EXTRACT PROVIDED: Begin
It didn’t turn out to be all that long. In 1939, she wrote him one last letter as his lover—there would be other letters through the remaining decades of his life, but they would be polite, distantly fond. Obviously, she had grown weary of her pupil lagging behind.

  You are at a Parting of the Ways, and, though startlingly undeveloped, won’t be able to keep on growing up—even you!—much after thirty-five. So unless you take a brace and look about you and associate with people of more background and broadmindedness and procure a modicum of education and get curious and take some cognizance of the great culture of Western Europe, on which everything we have and are is based and which until now you have tossed aside like an old brochure on the wall-paintings of Southern Tibetan lamaseries, as something too esoteric and unrelated to your experience, as well as too complex and formidable, as well as something you don’t feel quite up to bothering with, like typhoid fever shots—I say, taking a long breath, unless you do all these things and set about them hard this very afternoon, you are presently going to turn into one of those elderly Pucks, those superannuated Peter Pans, these elfin, quaint, dear old special Characters, who grow old without ever having grown up.
EXTRACT PROVIDED: End
DATA SEGMENT: Begin
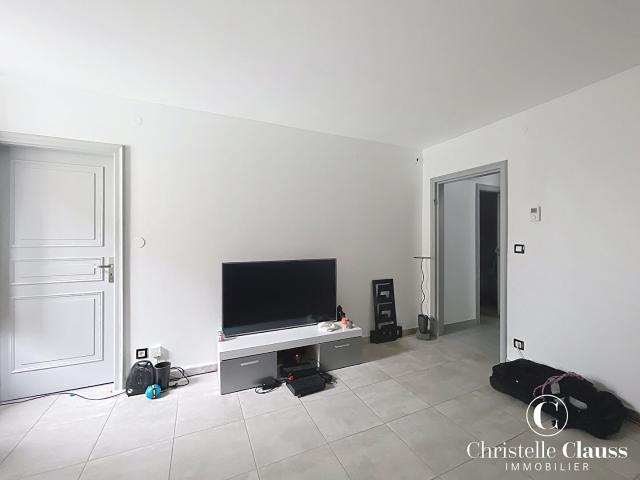 Immeuble Soultz Haut Rhin 2 appartements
DATA SEGMENT: End
_LIST OF TASKS_.
A: According to the excerpt about the final letter, in what year did she write him her last letter as his lover?
B: Go on with the excerpt about the final letter, starting after its last sentence.

_RESULTS OF THE EXERCISE_.
A: 1939

B:
  It was a snooty and insulting (also literate and amusing) takedown. Certainly, it was memorable—how many breakup letters have you gotten from a Pulitzer Prize–winning writer? But perhaps the most amazing thing about that letter is that Mack kept it—this brilliant lecture on his immaturity—ripped from the rest of the letter, folded and tucked into an envelope marked PEGGY in that no longer so ambiguous PULITZER file.

  THIRTEEN

  As most of America languished in the Depression through the mid-1930s, my grandfather prospered. Though the books that followed Long Remember and The Voice of Bugle Ann would not become top sellers, between continuing book royalties and advances, movie-option deals, and ever-increasing rates for short stories, he managed to make $35,000 in 1937, which incredibly is the equivalent of about $600,000 today. In 1938, he made $27,000 ($460,000 equivalent).